### [Actions to take]
(1) Name every place mentioned in the speed camera update, such as towns, counties, districts and regions, but not road names. List each place once.
(2) Rewrite the speed camera update from "Speed Cameras Revisited" up to and including "separate update here.", putting "article" in place of "piece".

Speed Cameras Revisited

An update of recent trends in speed enforcement

Speed cameras are now painted in high-visibility colours, but there are far more of them.

In 2000 I wrote a piece about speed camera policy entitled A Nice Little Earner? One the main points was to question the widely-held view that speed cameras raised large sums of money for the authorities, although it also addressed other issues of siting and visibility. Since then, a large number of changes have happened to speed camera policy. Rather than attempt to rewrite the page I felt it better to leave it as it was, and produce a separate update here.


The most obvious change that has occurred is that virtually all speed cameras are now painted in high-visibility colours. As I said before, when cameras were painted grey, they were inconspicuous rather than hidden, and even the ones concealed behind signs and bushes could be spotted from the other direction. This meant that locals tended to know exactly where they were and they only posed a risk to outsiders using the road. However, the fact that many speed cameras were hard to spot was hugely destructive of public trust in the system, as when a camera is placed behind a sign it sends out a clear message that the objective is entrapment rather than deterrence. Therefore the decision was taken to bring the cameras out into the open and paint them in bright colours. This, I feel sure, was done somewhat reluctantly by government, and was primarily seen as a confidence-building measure rather than something that in itself would enhance safety.

The result is that fixed cameras now pose much less of a risk to the licence of the observant driver. Combined with the widespread availability of GPS-based speed camera location systems (which were only just being introduced in 2000) the threat from fixed cameras has largely been defused. This is not to say that watching out for cameras rather than genuine hazards makes the roads safer – of course it doesn’t – but someone would have to be exceptionally unlucky or unobservant to end up with a totting-up ban purely from fixed cameras.

Camera Numbers

The cameras may have been made more visible, but there are far more of them than there were in 2000, and they are enforcing ever more inappropriate speed limits. It is very difficult to obtain accurate figures for the total number of cameras, but as a rough estimate their numbers have more than doubled from less than 2000, to nearly 5000 now. In 2002, my local area of Stockport installed about 15 new cameras, where previously there were only three. Their numbers have greatly increased in Cheshire, where they were very sparse, and they have appeared for the first time in the High Peak district of Derbyshire. The story is much the same all over the country – a look at the maps of the Midlands on www.speedcam.co.uk shows them thickly covered with black dots representing Gatsos, many of which have appeared in the past four or five years.

At the same time, there has been an epidemic of reduced speed limits, many of which in my local area are listed on my Speed Limit Reductions page. All too often, cameras are introduced at the same time, or shortly after the limit being slashed – prime examples being the A666 St Peter’s Way in Bolton and the A34 Handforth bypass in Stockport, both of which are high-quality, pedestrian-free dual carriageways where the limit was cut from the National Speed Limit (70 mph) to a mere 50 mph.


Back in 2000, when speed cameras were controlled by the police, it was fair to say that they were not a significant source of revenue for the authorities, and they couldn’t really be branded as “revenue-earners”. However, all this has changed with the roll-out of the “Safety Camera Partnerships”, which back then were only at the trial stage. Now there are only a small handful of police force areas that have not created their own partnership. The key point about these bodies is that the operation of the cameras, and all their overhead expenditure, is funded from the fine revenue from camera prosecutions, not from general taxation.

[Records excerpted from a collection]
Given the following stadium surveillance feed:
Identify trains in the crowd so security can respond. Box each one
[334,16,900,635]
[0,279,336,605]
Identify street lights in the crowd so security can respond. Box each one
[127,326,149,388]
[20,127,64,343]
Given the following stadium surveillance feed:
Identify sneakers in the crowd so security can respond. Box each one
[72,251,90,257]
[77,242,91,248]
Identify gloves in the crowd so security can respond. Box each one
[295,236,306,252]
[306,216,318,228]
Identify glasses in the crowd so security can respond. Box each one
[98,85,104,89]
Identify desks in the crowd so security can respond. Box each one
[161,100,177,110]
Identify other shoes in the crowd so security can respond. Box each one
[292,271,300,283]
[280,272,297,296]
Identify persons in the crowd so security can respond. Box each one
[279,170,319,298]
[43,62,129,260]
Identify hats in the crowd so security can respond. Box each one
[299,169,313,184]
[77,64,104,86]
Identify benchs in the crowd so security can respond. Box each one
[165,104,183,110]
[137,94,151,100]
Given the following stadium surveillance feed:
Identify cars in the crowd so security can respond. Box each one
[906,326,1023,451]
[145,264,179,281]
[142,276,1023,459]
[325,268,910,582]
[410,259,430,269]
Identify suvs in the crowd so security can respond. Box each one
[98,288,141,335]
---
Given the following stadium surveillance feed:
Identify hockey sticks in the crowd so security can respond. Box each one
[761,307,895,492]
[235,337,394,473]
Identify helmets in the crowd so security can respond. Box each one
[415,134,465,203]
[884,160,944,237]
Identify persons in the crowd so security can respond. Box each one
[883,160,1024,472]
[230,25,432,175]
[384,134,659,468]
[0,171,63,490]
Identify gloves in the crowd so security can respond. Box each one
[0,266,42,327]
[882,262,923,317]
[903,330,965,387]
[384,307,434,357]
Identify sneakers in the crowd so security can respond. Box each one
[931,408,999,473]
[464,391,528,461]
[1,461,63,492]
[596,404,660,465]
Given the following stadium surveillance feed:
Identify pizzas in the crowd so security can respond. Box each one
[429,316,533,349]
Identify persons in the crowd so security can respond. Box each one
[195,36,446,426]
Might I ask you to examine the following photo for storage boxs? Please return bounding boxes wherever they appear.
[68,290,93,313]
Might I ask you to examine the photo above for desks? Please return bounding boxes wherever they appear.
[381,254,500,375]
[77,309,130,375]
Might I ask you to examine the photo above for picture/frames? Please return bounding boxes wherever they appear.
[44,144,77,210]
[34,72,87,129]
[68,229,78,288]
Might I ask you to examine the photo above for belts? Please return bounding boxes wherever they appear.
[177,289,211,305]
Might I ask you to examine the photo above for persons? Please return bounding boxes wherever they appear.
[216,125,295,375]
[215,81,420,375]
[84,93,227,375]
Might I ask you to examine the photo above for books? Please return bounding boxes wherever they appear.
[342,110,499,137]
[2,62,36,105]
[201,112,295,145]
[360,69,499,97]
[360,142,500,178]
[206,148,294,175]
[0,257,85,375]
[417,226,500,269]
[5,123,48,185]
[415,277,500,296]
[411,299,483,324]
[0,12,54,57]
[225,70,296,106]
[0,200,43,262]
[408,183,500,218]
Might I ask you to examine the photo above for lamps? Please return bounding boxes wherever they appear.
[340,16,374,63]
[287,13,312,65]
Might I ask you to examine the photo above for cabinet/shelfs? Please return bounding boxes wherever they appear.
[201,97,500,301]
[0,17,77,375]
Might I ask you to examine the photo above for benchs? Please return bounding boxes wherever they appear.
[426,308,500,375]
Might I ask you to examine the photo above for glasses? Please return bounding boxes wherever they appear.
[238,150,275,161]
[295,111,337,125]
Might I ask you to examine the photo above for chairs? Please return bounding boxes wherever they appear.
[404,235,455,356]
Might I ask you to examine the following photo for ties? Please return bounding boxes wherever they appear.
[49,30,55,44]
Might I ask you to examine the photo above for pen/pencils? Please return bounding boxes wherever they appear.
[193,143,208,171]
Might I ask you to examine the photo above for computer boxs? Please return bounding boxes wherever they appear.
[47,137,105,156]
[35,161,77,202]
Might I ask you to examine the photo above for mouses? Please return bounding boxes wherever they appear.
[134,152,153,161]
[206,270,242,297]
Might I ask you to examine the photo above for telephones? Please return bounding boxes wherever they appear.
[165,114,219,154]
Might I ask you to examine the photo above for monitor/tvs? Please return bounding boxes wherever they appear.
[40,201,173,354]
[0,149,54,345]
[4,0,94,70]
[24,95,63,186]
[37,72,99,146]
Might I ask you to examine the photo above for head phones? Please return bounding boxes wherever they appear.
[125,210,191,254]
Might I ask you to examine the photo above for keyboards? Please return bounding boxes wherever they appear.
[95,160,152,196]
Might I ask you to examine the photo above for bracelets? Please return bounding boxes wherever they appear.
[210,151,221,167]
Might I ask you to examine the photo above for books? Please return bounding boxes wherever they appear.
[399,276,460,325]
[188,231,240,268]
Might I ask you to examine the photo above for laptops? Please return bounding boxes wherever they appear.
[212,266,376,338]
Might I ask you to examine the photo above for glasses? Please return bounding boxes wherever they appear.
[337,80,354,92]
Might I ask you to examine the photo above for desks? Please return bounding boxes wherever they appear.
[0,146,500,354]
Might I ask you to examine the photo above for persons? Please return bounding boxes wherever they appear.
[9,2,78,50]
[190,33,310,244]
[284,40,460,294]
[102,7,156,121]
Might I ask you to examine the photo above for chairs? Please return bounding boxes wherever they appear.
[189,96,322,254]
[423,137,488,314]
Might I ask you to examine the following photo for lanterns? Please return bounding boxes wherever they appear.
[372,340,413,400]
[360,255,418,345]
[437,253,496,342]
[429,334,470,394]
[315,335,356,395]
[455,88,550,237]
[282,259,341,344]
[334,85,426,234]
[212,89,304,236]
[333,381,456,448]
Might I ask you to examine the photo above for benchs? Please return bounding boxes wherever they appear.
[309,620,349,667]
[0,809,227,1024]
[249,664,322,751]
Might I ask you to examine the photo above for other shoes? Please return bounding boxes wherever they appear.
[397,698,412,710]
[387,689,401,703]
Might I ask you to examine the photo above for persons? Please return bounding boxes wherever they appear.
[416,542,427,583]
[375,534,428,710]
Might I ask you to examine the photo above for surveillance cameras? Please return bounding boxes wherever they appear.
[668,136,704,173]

### [Answers in order]
(1) Stockport, Cheshire, High Peak, Derbyshire, the Midlands, Bolton

(2)
Speed Cameras Revisited

An update of recent trends in speed enforcement

Speed cameras are now painted in high-visibility colours, but there are far more of them.

In 2000 I wrote a article about speed camera policy entitled A Nice Little Earner? One the main points was to question the widely-held view that speed cameras raised large sums of money for the authorities, although it also addressed other issues of siting and visibility. Since then, a large number of changes have happened to speed camera policy. Rather than attempt to rewrite the page I felt it better to leave it as it was, and produce a separate update here.